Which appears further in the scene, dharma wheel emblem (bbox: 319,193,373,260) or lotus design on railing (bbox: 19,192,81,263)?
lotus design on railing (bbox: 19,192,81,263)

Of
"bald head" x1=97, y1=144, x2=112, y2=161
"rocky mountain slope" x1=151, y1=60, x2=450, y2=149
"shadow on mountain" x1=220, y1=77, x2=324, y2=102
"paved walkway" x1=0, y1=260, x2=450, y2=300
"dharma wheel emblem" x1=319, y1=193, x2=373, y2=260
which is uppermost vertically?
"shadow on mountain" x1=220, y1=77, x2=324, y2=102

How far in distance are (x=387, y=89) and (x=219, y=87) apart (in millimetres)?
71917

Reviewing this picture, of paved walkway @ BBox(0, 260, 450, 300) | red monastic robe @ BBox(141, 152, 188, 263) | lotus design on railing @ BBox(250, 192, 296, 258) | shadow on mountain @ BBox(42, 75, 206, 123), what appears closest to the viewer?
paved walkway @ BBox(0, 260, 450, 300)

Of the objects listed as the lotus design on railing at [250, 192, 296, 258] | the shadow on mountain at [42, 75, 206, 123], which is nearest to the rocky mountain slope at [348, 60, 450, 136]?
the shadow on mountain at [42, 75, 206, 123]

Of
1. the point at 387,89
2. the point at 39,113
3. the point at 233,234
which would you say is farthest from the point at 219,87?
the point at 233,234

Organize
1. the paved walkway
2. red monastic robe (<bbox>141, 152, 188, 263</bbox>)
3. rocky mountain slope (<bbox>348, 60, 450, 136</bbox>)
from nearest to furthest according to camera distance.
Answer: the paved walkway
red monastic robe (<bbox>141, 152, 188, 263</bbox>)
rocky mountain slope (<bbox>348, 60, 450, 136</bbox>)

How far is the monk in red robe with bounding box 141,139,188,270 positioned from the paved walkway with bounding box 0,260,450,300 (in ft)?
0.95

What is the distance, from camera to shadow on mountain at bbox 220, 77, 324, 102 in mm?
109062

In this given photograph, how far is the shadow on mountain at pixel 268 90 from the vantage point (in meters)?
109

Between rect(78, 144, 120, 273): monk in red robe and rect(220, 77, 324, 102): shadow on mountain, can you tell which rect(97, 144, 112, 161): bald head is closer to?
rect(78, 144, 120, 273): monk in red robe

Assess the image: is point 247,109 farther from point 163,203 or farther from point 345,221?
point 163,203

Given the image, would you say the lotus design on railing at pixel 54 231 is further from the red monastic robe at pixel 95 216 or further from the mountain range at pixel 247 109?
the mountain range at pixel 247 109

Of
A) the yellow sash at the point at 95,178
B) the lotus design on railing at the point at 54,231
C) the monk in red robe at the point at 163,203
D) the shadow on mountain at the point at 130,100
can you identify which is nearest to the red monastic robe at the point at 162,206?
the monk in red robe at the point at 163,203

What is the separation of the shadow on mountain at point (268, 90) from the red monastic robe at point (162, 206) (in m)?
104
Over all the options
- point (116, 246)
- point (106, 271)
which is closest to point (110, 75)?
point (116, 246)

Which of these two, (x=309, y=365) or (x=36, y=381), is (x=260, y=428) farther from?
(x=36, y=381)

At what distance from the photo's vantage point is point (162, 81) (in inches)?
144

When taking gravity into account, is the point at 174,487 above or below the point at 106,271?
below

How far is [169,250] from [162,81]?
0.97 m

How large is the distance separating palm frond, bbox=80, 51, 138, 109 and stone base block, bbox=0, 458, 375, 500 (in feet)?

## PROBLEM TO SOLVE
With the line containing "What is the separation" as the first and the last line of the records as the final one, print exactly the lines in that span.

## RESULT OF THIS EXERCISE
What is the separation of the shadow on mountain at point (268, 90) from the red monastic robe at point (162, 206) (in m)?
104
Over all the options
- point (116, 246)
- point (106, 271)
which is closest to point (110, 75)?
point (116, 246)

Which of these two, (x=309, y=365) or (x=36, y=381), is (x=260, y=428) farther from?
(x=36, y=381)

At what distance from the photo's vantage point is point (162, 81) (in inches)?
144

When taking gravity into account, is the point at 174,487 above or below the point at 106,271?
below

How far is [169,250] from [162,81]?
0.97 m

How large is the distance separating palm frond, bbox=80, 51, 138, 109 and stone base block, bbox=0, 458, 375, 500 (in feet)?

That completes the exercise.